Saya tak cukup daya menyusupi kini, sedang waktu terus berjalan. Maka digabungkan beberapa kemungkinan membongkar dari pemahaman Majid Fakhry melalui karyanya Goethe “Faust”, disertai instrumen musik klasik garapan Wagner bertitel “Faust Overture.”

Der Gott, der mir im Busen wohnt

Kann tief mein innerstes erregen

Der über meinen kräften thront

Er kann nach auszen nichts bewegen

(Wagner, Faust Tragödie)

Semangat gila-gilaan al-Kindi dalam pencarian keilmuan filsafat pun teologi, dari bebangsa Yunani, Suryani, keagamaan India, Chaldean, Harran, di sisi Islam sendiri. Pada wilayah berbeda bisa dihadapkan nafsu agung Doktor Faust, olehnya ditampilkan lelembar Persembahan sebagai sketsanya:

“Datang lagi kalian, orang-orang gentayangan,”

Yang memanjati usia namun masih meragukan kedatangan masa, padahal bayang di pundak penasaran. Terus menyangsikan, melupa kesangsiannya sendiri akan hari-hari luang. Kritik ini sebahan mentah, hantu-hantu menyerang, menyongkel kubur sedalam ketidakjujuran dari kurang awasnya penyelidikan. Saya tarik gaun itu agar betapa malu seumpama sejarah ditukar kekayaan.  Bernapas yakin menggempur tanggul keangkuhan demi menjalari pekerti sejauh pengabdian keilmuan, gudang simpanan bebijian disebar ke ladang kemungkinan, jadi santapan bernilai bagi kaum yang sulit duduk di bangku pendidikan. Nalar pertama ini niat dilesatkan ke ujung penyatuan, sekuntum kembang sumekar oleh cahaya surya kemurahan teruntuk setiap insan.

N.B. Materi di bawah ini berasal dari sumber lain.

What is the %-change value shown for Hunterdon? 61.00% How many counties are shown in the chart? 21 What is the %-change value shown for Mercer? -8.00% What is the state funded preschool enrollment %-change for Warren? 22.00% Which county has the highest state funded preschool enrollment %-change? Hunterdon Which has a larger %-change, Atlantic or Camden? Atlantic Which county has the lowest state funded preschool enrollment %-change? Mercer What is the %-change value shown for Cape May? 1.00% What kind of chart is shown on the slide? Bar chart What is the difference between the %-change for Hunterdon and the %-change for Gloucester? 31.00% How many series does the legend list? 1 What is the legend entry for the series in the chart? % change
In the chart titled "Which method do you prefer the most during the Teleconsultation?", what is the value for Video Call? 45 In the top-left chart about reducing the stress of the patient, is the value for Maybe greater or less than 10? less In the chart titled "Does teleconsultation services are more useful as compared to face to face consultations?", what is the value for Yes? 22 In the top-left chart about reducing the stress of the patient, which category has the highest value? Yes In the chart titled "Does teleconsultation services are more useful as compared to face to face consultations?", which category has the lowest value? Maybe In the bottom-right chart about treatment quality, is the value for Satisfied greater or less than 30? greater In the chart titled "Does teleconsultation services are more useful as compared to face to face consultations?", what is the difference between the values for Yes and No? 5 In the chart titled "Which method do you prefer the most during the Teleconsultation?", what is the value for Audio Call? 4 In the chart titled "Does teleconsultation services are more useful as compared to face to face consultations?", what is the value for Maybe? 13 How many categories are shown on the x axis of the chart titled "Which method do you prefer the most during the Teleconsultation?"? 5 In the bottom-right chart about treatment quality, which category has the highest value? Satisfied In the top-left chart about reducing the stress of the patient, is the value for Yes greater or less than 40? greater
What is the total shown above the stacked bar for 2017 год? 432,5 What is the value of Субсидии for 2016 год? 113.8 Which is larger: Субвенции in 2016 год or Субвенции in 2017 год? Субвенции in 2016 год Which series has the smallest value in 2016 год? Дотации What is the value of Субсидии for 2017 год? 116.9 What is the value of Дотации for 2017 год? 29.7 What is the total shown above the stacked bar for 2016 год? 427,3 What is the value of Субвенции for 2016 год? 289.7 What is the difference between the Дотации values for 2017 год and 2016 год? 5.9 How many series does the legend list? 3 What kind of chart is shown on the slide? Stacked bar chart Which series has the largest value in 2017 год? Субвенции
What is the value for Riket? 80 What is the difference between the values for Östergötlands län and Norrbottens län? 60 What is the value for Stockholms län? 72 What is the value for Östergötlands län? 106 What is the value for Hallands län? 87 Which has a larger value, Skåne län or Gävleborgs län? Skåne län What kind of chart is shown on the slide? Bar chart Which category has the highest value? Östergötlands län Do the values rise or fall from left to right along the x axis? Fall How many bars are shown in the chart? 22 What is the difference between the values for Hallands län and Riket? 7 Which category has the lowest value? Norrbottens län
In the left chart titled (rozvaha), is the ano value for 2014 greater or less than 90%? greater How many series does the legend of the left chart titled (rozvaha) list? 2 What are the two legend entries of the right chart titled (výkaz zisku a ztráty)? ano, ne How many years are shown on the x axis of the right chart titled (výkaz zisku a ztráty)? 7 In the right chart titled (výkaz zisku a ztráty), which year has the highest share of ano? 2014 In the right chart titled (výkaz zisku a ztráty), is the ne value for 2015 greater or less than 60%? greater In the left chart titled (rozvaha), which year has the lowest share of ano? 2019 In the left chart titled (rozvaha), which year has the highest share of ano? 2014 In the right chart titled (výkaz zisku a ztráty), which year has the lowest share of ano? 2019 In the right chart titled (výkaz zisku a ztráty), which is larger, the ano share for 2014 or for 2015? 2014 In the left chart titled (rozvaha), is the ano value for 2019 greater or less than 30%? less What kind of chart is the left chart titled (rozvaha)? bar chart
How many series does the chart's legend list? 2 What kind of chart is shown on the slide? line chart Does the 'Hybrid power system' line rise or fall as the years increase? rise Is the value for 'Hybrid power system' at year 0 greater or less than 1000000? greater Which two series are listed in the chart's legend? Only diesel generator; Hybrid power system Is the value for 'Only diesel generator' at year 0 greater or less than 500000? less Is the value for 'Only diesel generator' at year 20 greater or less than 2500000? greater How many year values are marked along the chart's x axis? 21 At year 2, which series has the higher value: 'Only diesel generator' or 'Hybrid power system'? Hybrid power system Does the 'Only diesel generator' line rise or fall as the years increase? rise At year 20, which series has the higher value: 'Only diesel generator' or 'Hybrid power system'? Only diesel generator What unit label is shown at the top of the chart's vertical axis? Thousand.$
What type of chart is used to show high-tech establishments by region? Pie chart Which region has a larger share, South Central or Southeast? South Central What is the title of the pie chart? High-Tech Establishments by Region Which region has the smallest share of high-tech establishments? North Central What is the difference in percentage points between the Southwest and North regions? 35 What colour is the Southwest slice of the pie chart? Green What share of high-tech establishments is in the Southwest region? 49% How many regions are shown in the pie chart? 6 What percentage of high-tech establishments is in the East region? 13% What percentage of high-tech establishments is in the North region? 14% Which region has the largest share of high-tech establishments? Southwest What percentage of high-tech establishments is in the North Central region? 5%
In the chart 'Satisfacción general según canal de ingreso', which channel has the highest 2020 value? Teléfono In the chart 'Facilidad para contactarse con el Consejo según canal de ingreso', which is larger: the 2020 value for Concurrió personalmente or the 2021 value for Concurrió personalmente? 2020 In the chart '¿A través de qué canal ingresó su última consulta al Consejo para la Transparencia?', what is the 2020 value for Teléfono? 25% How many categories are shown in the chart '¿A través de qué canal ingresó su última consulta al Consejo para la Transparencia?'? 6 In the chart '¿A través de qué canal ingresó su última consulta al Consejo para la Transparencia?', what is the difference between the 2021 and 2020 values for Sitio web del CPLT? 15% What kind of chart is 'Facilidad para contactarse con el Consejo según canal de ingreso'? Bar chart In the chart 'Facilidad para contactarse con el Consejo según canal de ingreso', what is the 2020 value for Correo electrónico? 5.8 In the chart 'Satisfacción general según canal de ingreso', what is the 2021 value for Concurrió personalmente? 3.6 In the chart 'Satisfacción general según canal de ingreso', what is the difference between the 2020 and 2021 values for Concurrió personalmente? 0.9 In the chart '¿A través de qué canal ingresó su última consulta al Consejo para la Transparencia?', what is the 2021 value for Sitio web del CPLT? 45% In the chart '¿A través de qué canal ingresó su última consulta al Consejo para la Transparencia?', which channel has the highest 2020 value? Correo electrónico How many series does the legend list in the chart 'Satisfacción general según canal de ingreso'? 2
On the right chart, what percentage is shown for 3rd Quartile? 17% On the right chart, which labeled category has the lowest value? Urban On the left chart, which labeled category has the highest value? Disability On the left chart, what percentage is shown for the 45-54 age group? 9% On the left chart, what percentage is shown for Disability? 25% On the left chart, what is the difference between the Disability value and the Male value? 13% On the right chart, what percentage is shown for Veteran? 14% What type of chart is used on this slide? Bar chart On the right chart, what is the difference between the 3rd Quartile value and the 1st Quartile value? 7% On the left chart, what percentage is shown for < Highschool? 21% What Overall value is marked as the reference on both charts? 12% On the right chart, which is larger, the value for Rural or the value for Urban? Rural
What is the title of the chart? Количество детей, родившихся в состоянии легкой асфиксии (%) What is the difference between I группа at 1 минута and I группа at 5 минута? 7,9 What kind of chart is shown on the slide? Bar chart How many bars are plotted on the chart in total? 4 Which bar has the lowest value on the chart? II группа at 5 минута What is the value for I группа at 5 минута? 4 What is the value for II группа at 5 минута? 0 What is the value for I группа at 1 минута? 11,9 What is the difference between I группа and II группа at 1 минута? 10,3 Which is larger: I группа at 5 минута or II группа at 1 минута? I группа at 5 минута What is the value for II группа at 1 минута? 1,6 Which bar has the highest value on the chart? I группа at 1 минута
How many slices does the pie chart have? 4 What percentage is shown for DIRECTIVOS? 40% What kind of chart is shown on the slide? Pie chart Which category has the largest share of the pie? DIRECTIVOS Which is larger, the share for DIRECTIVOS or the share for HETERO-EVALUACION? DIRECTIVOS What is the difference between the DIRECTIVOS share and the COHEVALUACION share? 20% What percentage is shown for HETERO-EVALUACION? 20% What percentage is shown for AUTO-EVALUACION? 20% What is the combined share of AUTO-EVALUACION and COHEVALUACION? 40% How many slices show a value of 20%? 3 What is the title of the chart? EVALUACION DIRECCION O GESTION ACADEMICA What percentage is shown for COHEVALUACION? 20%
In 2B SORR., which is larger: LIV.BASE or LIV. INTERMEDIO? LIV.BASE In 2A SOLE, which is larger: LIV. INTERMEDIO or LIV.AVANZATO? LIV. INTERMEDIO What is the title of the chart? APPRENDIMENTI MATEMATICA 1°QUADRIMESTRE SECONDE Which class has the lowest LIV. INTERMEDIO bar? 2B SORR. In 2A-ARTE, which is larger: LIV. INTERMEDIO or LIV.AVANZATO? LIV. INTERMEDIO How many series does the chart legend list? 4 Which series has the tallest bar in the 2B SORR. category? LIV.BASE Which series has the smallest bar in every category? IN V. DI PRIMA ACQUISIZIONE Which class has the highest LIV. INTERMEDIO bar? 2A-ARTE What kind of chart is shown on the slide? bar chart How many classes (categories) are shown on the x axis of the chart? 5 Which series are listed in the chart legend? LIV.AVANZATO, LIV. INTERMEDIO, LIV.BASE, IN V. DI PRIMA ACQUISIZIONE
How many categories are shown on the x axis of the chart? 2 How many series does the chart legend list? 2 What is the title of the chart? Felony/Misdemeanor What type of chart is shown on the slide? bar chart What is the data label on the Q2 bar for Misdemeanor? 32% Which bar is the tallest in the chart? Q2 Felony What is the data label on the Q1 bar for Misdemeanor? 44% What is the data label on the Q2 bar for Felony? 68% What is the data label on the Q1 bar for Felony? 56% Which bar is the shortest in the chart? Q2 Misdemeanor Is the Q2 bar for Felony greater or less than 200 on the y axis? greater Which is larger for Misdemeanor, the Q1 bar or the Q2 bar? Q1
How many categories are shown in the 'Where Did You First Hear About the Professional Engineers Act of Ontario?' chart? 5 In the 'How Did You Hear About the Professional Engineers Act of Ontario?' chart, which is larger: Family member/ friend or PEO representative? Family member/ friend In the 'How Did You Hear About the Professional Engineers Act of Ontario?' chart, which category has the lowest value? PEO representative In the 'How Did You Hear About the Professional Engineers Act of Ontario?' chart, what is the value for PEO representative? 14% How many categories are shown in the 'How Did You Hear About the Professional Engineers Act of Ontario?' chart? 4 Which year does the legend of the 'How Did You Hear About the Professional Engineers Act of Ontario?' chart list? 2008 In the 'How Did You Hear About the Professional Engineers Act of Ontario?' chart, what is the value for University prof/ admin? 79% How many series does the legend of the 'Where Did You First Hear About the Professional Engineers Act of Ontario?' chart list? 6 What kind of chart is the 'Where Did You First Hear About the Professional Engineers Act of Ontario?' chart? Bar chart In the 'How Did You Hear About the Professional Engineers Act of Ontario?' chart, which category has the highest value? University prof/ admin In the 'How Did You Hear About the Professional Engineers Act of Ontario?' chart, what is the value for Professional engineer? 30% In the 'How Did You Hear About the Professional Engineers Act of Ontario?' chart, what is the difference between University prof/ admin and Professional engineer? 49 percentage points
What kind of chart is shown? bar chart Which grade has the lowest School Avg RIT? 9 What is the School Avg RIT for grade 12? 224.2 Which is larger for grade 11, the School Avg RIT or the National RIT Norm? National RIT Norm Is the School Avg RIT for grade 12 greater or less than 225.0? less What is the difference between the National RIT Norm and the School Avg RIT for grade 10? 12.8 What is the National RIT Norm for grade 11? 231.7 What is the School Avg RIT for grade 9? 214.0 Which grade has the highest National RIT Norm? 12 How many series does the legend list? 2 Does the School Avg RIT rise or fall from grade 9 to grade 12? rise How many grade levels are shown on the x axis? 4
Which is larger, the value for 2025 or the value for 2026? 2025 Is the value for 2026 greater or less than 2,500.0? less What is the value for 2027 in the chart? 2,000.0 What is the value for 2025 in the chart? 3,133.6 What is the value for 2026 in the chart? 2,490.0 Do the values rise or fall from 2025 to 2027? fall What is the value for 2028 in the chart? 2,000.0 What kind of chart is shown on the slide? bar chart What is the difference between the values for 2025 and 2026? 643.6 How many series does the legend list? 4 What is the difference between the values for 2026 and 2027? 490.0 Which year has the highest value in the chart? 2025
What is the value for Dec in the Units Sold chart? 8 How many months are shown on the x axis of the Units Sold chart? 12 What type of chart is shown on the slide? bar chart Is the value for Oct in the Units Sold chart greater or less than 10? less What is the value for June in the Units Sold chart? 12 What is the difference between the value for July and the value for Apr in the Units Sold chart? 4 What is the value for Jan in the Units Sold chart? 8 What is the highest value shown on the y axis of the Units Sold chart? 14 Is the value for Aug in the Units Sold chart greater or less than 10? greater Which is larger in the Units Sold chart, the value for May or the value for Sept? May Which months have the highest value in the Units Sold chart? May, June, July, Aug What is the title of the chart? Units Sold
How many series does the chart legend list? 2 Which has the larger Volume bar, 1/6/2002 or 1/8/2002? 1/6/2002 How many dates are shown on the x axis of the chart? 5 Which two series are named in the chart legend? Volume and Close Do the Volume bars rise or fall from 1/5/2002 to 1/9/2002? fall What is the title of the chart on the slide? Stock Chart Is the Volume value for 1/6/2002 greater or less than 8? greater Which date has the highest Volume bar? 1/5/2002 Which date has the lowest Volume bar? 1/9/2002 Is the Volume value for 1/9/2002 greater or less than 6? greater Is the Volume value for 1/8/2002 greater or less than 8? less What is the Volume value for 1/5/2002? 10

“Begitu dini sudah memperlihatkan wajah muram,”

Kerugian terbesar menghitung waktu tak beranjak, padahal batu-batu bocorkan kepala, darah segar kebebalan ego tak menghargai kesalahan lalu, terus berdendang seperti tak terjadi apa-apa, padahal awan hitam letusan gunung menutupinya. Tahankah bernapas tanpa berkat kasih sayang? Ini bukan mimpi buruk, tapi kutuk datang tiba-tiba. Batuan karang sepatung-patung menundukkan wajah, digedor dari pelbagai arah, lebur binasa tak bersatu ombak lautan. Demikian perubahan mencakar seperti serigala kelaparan, raungannya menjelma kisah-kisah. Pada paras murammu separuh bercahaya, entah sorot lampu sulap atau mengundi nasib tak tepat masanya? Hingga gapaianmu runtuh oleh malam tak sanggup mereka artikan. Padahal binar hikmah dari lecutan cambuk malaikat melabrak benang laba-laba merah di angkasa mencuri berita. Dan ledakan terindah di dada terbelah kala masih belia.

“Haruskah kucoba menahan kalian?” 

Membiar pembodohan berlarut menutup mata acuh tak acuh, menganggap kesalahan wajar. Beranikah memulai penyelidikan sedari kekeliruan lama yang sudah terkuak, sedurung mencapai pembenaran ringan biasa dilakukan? Bagaimana mensejajarkan yang bergelut nalar, amarah, syahwat, dengan yang lewat alibi, berlari dari makna, lepas tanggungjawab, merombak firman-Nya? Tidakkah cukup bukti didahapkan balik? Jika mengudar tanpa laku, tongkosong berbunyi nyaring, dan anak-anak suka mengabarkan ke tengah malam, padahal bulan jadi bukti malamnya. Dengan gaung ‘Faust Overture’ Richard Wagner, saya tak menahan suara kalian, melapangkan berdaya seimbang. Jika ada kemurnian peroleh derajad sepadan, nasib malang melintang berasal langkah awal tidak diinsafi menjelma petaka kemudian. Yang memuncak peroleh keelokan lengking persamaan, ketahanan menerima tradisi berpijak kebajikan, agung lestari nyanyiannya.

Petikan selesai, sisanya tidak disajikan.